— begin Excerpt —

# Broken Sun Visors



## RedHead7 (May 30, 2006)

My sunvisors are broken due to the small little piece that they go into in the roof of the car. I cannot seem to find anywhere that will tell me what the part number is so I can go get them from nissan. Anyone got any idea where to search for this information? Thank you in advance for the information!


----------



## xcountryflyer (Dec 25, 2007)

The clip that is fastened into the roof or the tubular plastic piece that goes into the clip on the visor itself?


----------



## RedHead7 (May 30, 2006)

The clip that the sun visor plugs into, the part that is screwed into the roof.


----------



## aminidab (Apr 30, 2002)

nissan doesn't sell that as a separate part, they'll try and sell you the whole visor.


----------



## RedHead7 (May 30, 2006)

that sucks... you know how much the whole visor is by chance??


----------



## xcountryflyer (Dec 25, 2007)

^ Check your messages.


----------



## Nissan4Life (Jul 18, 2004)

I had a similar problem with my 200. Had a cd sleeve up there and the weigt of the cds caused the screw to fall out 8(


----------



## maroonsentra (Mar 3, 2007)

You'll get screwed on these parts. Especially since it's a common issue. They got for $90 on ebay used!!! You're better off finding them in the local yard.

Jason


----------



## RedHead7 (May 30, 2006)

You dont even know how many times i have gone to the local junk yards looking for parts for my car. I have only seen one at one of them. And of course the visors were long gone...


----------



## maroonsentra (Mar 3, 2007)

RedHead7 said:


> You dont even know how many times i have gone to the local junk yards looking for parts for my car. I have only seen one at one of them. And of course the visors were long gone...

— end Excerpt —
— begin Raw data —

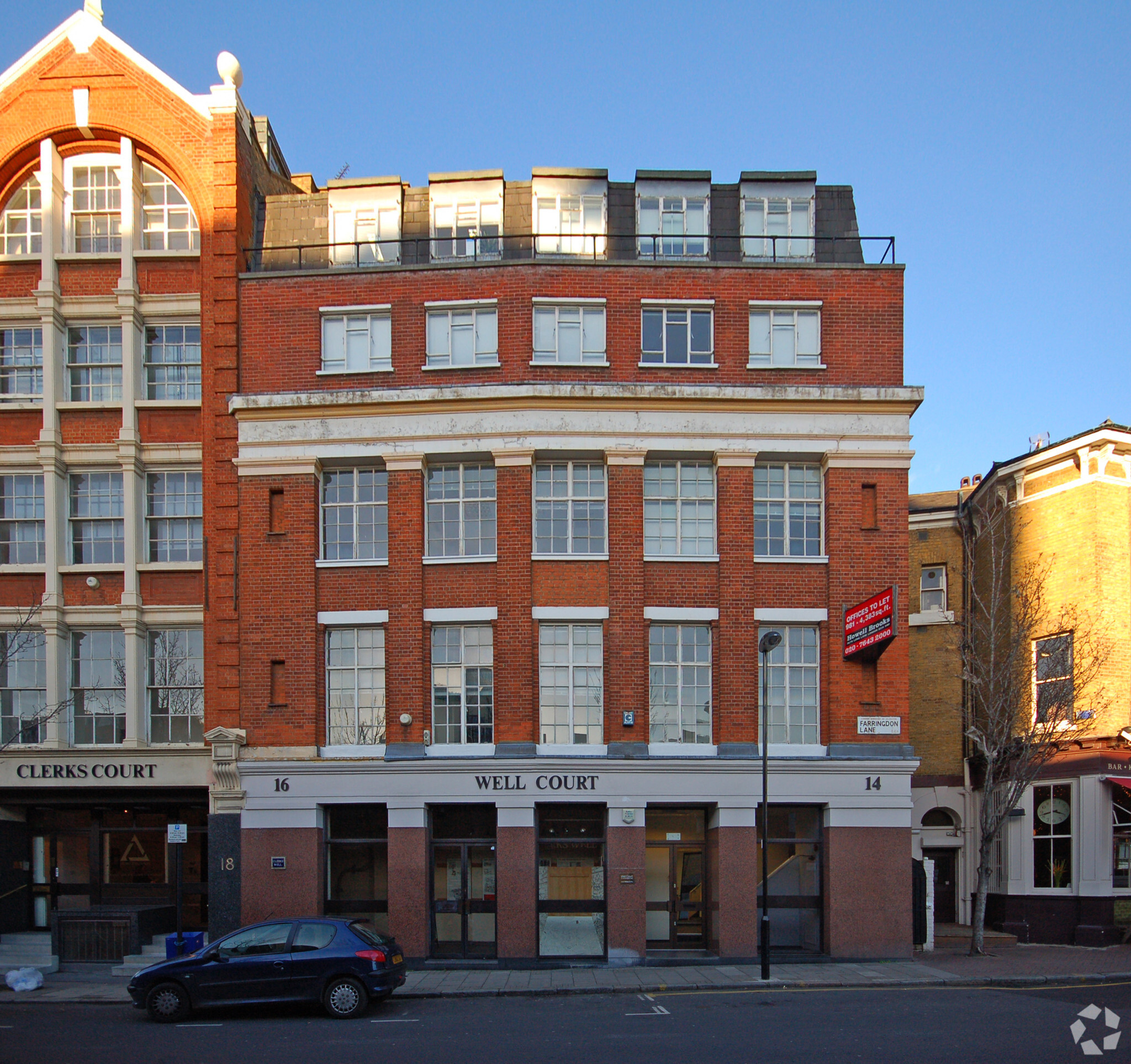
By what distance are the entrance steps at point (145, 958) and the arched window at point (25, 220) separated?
49.3 feet

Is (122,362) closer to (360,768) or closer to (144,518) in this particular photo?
(144,518)

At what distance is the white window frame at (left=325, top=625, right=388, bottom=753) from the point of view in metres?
22.7

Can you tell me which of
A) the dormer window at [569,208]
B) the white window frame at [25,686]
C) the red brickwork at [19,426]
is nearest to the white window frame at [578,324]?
the dormer window at [569,208]

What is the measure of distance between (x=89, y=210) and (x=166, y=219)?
1.78 m

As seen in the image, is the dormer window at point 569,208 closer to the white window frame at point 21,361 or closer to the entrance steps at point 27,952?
the white window frame at point 21,361

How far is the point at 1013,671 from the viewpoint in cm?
2381

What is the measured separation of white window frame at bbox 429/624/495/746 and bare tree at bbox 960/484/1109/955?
32.6 ft

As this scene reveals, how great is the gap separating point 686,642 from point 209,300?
12509 mm

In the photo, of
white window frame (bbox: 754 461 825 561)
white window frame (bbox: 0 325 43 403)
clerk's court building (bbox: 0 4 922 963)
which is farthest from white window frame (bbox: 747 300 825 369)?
white window frame (bbox: 0 325 43 403)

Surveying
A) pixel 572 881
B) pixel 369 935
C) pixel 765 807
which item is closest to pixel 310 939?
pixel 369 935

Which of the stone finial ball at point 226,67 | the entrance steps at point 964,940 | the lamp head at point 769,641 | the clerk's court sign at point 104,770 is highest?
the stone finial ball at point 226,67

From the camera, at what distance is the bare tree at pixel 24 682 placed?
76.8 ft

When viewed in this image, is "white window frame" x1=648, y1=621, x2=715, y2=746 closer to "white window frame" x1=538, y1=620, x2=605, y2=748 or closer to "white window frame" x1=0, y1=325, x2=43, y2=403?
"white window frame" x1=538, y1=620, x2=605, y2=748

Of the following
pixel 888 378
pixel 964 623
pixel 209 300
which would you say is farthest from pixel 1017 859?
pixel 209 300
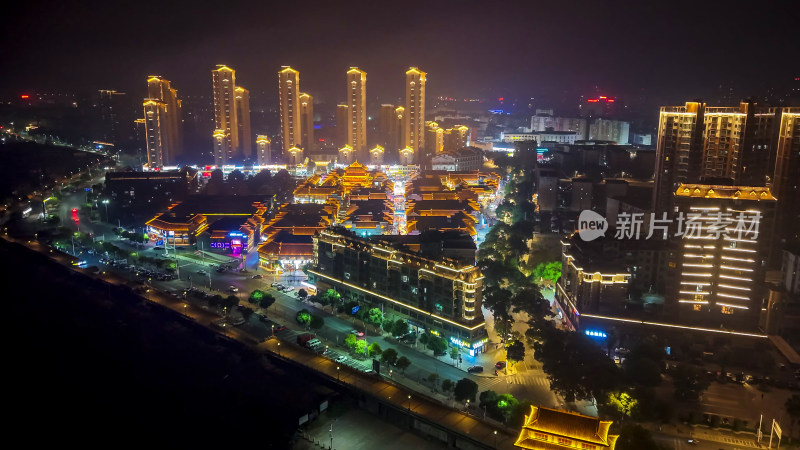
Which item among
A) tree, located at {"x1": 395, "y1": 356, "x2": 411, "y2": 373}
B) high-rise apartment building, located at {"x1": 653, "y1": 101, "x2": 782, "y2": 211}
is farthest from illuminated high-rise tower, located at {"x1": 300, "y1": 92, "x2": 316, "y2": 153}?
tree, located at {"x1": 395, "y1": 356, "x2": 411, "y2": 373}

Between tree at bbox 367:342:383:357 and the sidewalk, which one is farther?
tree at bbox 367:342:383:357

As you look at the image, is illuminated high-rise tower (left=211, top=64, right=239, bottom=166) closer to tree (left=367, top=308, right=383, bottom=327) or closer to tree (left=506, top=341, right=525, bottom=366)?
tree (left=367, top=308, right=383, bottom=327)

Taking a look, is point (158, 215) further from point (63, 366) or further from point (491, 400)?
point (491, 400)

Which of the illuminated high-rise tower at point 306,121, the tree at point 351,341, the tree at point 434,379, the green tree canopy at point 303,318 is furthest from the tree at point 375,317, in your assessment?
the illuminated high-rise tower at point 306,121

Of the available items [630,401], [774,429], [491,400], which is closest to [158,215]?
[491,400]

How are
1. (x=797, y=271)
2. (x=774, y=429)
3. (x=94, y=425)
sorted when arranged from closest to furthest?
(x=774, y=429), (x=94, y=425), (x=797, y=271)

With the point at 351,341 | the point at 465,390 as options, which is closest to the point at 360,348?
the point at 351,341
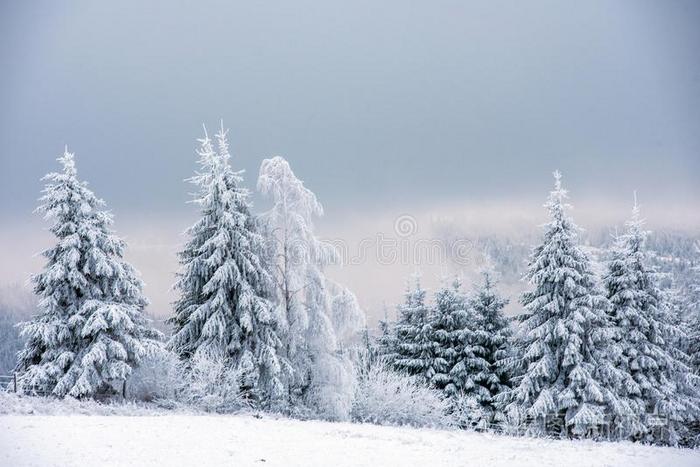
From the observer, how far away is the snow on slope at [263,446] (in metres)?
11.7

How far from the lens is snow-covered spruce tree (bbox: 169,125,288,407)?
22.1 meters

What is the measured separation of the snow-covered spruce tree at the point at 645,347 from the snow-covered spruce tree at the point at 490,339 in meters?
6.94

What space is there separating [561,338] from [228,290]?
54.3 feet

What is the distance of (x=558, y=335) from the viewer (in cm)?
A: 2506

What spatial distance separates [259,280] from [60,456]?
504 inches

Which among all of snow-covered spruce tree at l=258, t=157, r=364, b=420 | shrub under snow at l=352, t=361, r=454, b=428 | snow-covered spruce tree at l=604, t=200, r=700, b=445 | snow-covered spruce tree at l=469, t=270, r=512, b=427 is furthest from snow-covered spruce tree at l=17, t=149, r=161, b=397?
snow-covered spruce tree at l=604, t=200, r=700, b=445

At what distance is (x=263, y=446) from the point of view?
530 inches

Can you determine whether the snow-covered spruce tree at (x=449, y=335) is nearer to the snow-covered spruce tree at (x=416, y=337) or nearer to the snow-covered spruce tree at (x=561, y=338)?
the snow-covered spruce tree at (x=416, y=337)

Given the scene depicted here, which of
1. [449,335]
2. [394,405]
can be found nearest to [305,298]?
[394,405]

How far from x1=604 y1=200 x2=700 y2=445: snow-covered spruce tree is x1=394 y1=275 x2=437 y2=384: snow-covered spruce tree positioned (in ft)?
36.8

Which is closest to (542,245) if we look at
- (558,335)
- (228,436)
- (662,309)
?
(558,335)

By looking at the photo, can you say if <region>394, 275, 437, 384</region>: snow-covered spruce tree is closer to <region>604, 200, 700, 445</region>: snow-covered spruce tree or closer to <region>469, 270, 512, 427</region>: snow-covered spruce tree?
<region>469, 270, 512, 427</region>: snow-covered spruce tree

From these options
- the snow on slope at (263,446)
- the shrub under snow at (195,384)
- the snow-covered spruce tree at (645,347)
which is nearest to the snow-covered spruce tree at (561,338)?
the snow-covered spruce tree at (645,347)

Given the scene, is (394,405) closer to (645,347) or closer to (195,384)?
(195,384)
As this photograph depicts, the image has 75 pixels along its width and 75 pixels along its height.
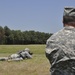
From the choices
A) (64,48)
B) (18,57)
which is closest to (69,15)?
(64,48)

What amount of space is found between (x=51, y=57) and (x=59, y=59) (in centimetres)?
14

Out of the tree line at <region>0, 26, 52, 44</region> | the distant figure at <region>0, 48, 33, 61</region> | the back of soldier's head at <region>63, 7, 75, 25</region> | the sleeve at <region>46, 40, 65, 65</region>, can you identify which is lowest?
the tree line at <region>0, 26, 52, 44</region>

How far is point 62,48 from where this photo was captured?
4.87m

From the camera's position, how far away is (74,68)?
475 centimetres

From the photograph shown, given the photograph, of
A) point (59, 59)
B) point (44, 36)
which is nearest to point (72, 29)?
point (59, 59)

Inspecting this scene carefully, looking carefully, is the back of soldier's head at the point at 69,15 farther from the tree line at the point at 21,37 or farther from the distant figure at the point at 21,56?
the tree line at the point at 21,37

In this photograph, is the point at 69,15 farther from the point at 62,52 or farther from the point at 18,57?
the point at 18,57

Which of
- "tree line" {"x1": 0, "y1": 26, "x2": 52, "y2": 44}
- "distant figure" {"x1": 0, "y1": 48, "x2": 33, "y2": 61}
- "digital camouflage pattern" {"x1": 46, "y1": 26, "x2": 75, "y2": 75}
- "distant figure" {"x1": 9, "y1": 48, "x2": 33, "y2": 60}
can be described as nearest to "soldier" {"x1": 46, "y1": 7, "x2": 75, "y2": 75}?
"digital camouflage pattern" {"x1": 46, "y1": 26, "x2": 75, "y2": 75}

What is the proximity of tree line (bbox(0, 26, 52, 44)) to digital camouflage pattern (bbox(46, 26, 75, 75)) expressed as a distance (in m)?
86.8

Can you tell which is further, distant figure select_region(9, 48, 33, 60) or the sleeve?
distant figure select_region(9, 48, 33, 60)

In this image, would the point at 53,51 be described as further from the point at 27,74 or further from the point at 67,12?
the point at 27,74

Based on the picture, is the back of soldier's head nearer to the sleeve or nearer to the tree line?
the sleeve

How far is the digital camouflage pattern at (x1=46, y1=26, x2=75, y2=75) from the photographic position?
15.8 ft

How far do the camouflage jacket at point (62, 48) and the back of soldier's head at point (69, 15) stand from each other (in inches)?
3.8
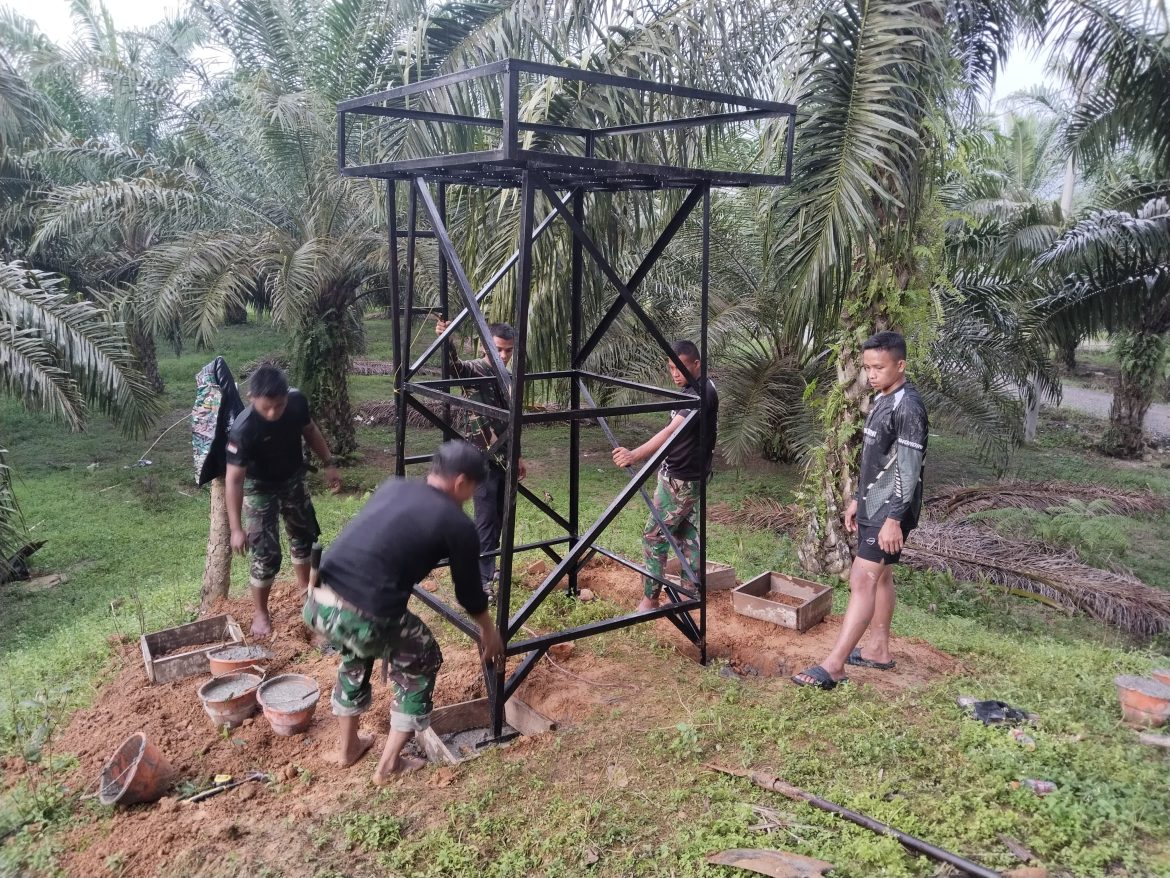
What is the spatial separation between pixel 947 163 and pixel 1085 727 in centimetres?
382

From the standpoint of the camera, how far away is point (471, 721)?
4312 millimetres

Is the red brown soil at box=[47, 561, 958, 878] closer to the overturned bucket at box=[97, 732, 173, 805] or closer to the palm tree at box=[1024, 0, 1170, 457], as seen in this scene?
the overturned bucket at box=[97, 732, 173, 805]

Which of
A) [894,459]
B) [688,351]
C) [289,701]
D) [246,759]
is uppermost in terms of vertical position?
[688,351]

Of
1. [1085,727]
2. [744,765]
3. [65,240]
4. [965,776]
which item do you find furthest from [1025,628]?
[65,240]

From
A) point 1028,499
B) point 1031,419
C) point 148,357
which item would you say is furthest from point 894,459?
point 148,357

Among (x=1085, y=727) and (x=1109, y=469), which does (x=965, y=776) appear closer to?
(x=1085, y=727)

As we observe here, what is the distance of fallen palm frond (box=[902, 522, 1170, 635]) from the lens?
6.42m

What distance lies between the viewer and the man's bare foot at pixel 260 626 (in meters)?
5.20

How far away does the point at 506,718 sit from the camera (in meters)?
4.41

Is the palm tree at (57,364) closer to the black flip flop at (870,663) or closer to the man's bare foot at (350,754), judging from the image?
the man's bare foot at (350,754)

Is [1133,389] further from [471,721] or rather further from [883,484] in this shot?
[471,721]

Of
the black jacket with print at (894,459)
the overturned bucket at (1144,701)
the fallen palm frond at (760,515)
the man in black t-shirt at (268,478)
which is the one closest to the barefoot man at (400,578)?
the man in black t-shirt at (268,478)

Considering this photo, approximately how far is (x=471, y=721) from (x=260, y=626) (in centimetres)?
170

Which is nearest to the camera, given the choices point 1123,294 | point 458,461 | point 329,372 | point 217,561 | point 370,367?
point 458,461
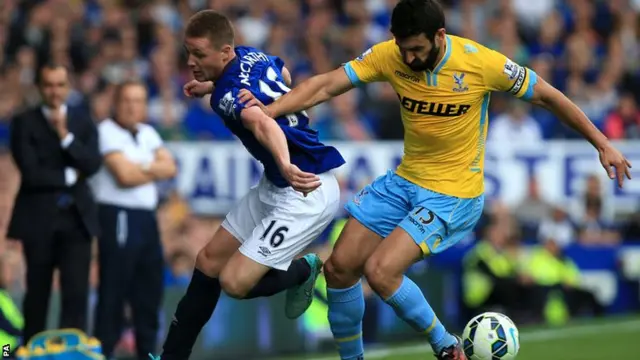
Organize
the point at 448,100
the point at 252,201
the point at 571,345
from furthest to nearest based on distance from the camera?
the point at 571,345 < the point at 252,201 < the point at 448,100

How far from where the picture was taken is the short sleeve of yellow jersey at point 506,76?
787 centimetres

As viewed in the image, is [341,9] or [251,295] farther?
[341,9]

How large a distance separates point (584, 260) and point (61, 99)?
23.8 feet

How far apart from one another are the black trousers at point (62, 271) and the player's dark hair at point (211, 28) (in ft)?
8.10

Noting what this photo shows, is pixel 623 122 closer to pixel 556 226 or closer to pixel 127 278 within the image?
pixel 556 226

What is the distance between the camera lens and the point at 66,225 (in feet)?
31.7

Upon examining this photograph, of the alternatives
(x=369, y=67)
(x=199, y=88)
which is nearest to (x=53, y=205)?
(x=199, y=88)

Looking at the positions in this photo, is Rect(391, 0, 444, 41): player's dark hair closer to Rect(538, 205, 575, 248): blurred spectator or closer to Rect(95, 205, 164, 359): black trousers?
Rect(95, 205, 164, 359): black trousers

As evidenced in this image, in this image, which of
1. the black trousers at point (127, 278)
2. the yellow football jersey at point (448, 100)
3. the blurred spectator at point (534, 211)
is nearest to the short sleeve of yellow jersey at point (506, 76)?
the yellow football jersey at point (448, 100)

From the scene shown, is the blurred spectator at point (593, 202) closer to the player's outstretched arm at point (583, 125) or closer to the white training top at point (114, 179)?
the white training top at point (114, 179)

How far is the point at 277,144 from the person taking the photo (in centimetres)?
745

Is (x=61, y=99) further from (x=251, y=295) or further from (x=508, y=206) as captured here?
(x=508, y=206)

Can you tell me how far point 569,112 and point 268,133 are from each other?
187 centimetres

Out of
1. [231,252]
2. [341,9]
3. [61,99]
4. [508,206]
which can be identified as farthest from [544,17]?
[231,252]
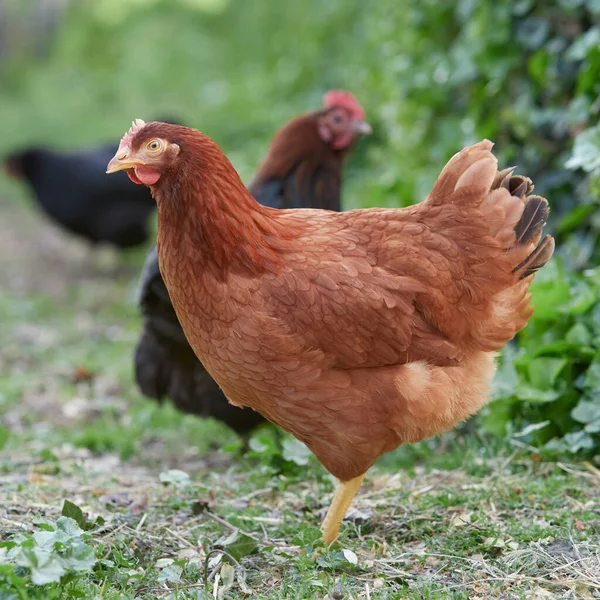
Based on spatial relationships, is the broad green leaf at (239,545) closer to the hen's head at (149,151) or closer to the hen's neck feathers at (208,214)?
the hen's neck feathers at (208,214)

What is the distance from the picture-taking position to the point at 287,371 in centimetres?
295

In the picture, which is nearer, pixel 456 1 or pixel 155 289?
pixel 155 289

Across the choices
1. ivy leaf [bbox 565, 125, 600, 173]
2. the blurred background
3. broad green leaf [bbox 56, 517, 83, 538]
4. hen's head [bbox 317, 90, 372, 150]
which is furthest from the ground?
hen's head [bbox 317, 90, 372, 150]

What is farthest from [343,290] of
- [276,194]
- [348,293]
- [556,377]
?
[276,194]

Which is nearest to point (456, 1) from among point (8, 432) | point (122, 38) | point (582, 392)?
point (582, 392)

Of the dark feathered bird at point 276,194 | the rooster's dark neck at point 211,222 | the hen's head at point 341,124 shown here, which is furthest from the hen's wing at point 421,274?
the hen's head at point 341,124

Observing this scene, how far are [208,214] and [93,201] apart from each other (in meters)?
5.77

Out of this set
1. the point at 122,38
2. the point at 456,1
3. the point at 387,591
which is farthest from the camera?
the point at 122,38

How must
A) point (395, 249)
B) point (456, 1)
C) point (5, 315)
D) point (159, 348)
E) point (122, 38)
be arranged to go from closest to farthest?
point (395, 249) → point (159, 348) → point (456, 1) → point (5, 315) → point (122, 38)

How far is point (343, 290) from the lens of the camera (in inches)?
119

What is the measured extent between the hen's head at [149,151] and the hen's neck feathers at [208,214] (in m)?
0.03

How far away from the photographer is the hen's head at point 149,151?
2879 mm

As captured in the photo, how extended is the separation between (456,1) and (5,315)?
4461 mm

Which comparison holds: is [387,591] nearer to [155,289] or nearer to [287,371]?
[287,371]
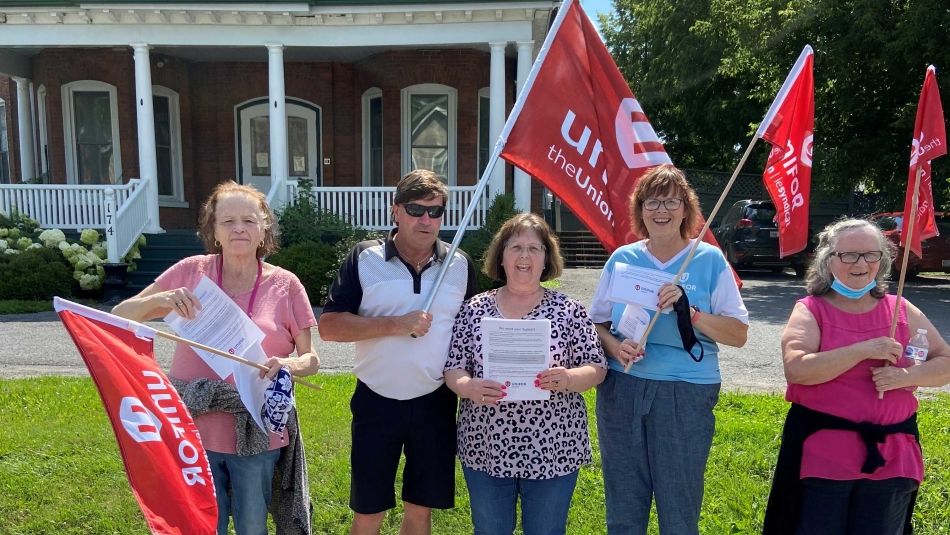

— end Raw data —

▶ _Exercise task_
In the sun visor thread, what does aminidab say Nissan will try to sell you instead of the separate clip?

▶ _Answer to this task_
The whole visor.